6 UNDERWORLD // Don DeLillo (Scribner, $27.50) After he lost to Frazier at this year's National Book Awards, DeLillo walked around passing out his habitual note cards: ''I don't want to talk about it.'' Even if he had, surely his powers of language were exhausted with this gargantuan opus, which spans five decades and the entire Cold War. Less a political novel than a dark, unflinching comedy about the psychic fallout of nuclear terror, it might not be DeLillo's Big Book, but it's your standard-issue masterpiece nonetheless.
7 WHAT FALLS AWAY // Mia Farrow (Doubleday, $25; paperback Bantam, $7.50) In one of the many priceless anecdotes packing this grim fairy tale of an autobiography, French matinee idol Charles Boyer tells the 10-year-old Farrow, ''Your life will be a wonderful one, but difficult I think.'' And how! Pile the polio bout, the Sinatra and Previn marriages, the Beatles friendship, the dozen or so kids, l'affaire Woody onto a coupla acting jobs, and it's amazing that the onetime Peyton Place waif can actually write. But she can and well. Maybe it's the Irish in her.

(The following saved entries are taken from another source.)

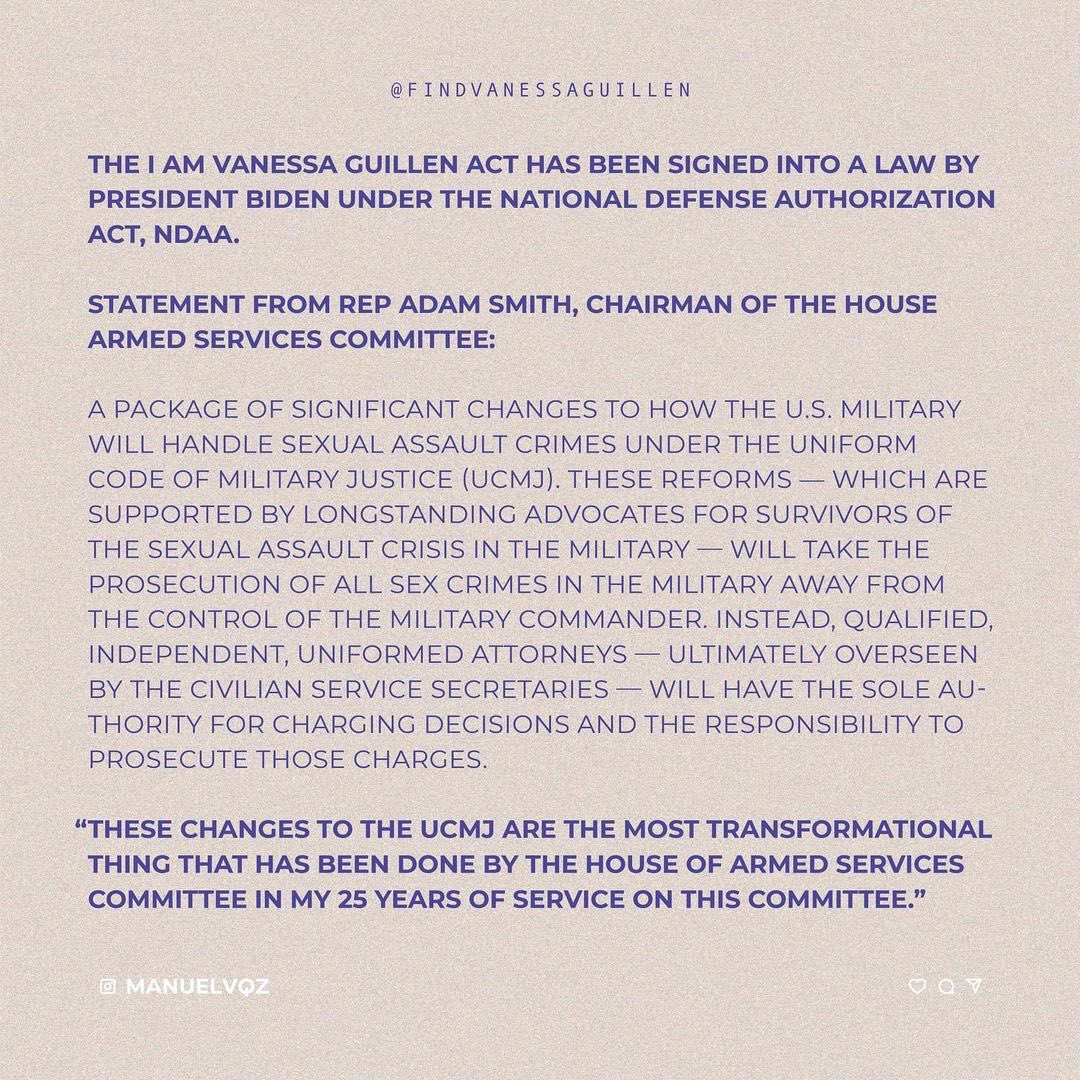 @FINDVANESSAGUILLEN

THE I AM VANESSA GUILLEN ACT HAS BEEN SIGNED INTO A LAW BY PRESIDENT BIDEN UNDER THE NATIONAL DEFENSE AUTHORIZATION ACT, NDAA.

STATEMENT FROM REP ADAM SMITH, CHAIRMAN OF THE HOUSE ARMED SERVICES COMMITTEE:

A PACKAGE OF SIGNIFICANT CHANGES TO HOW THE U.S. MILITARY WILL HANDLE SEXUAL ASSAULT CRIMES UNDER THE UNIFORM CODE OF MILITARY JUSTICE (UCMJ). THESE REFORMS — WHICH ARE SUPPORTED BY LONGSTANDING ADVOCATES FOR SURVIVORS OF THE SEXUAL ASSAULT CRISIS IN THE MILITARY — WILL TAKE THE PROSECUTION OF ALL SEX CRIMES IN THE MILITARY AWAY FROM THE CONTROL OF THE MILITARY COMMANDER. INSTEAD, QUALIFIED, INDEPENDENT, UNIFORMED ATTORNEYS — ULTIMATELY OVERSEEN BY THE CIVILIAN SERVICE SECRETARIES — WILL HAVE THE SOLE AUTHORITY FOR CHARGING DECISIONS AND THE RESPONSIBILITY TO PROSECUTE THOSE CHARGES.

“THESE CHANGES TO THE UCMJ ARE THE MOST TRANSFORMATIONAL THING THAT HAS BEEN DONE BY THE HOUSE OF ARMED SERVICES COMMITTEE IN MY 25 YEARS OF SERVICE ON THIS COMMITTEE.”

MANUELVQZ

8 THE PERFECT STORM // Sebastian Junger (Norton, $23.95) For once, it wasn't Stephen King behind the Most Nightmarish Passage of the Year. The honor goes instead to Junger, for his excruciating description of the sensation of drowning. Worse, this is nonfiction the harrowing reconstruction of swordfishing boat Andrea Gail's engulfment by a freak convergence of three storms in 1991. Ferociously dramatic, vividly told and thoroughly tragic.
9 CROOKED LITTLE HEART // Anne Lamott (Pantheon, $24) The bookish heroine of Lamott's much underappreciated 1983 novel Rosie has grown into a 13-year-old cheating tennis champ who, ruffled by the wayward ways of those around her (pregnant doubles partner, preoccupied mother, and a possible pervert named Luther), still mourns her idealized, long-dead dad. Set in the author's familiar, convivial, 12-step Northern California world, this beautiful, warbling sequel squeezes as much poetry as could possibly be extracted from a difficult adolescence.
10 HERE ON EARTH // Alice Hoffman (Putnam, $23.95) For 20 years, Hoffman has spun stories that flit effortlessly between serious literature and pop fiction often overlaid with the dreamy gauze of magic. This, her 12th novel, is no exception. It begins with a fortysomething woman revisiting her hometown for a funeral, stirs in many troubled characters, and ends a darkly complicated, Wuthering Heights-esque brew of abuse, familial love, and female identity. Oprah, are you listening?
THE WORST
1 MEG // Steve Alten (Doubleday, $22.95) Wistfully, one recalls the licentious preppies who rolled around in the sand and were duly punished in Jaws. Their '90s counterparts: grim, Crichton-esque lab coats, whom one is not really sorry to see gobbled by the great white shark's fearsome ancestor, Carcharodon megalodon. A draining would-be Jurassic Shark.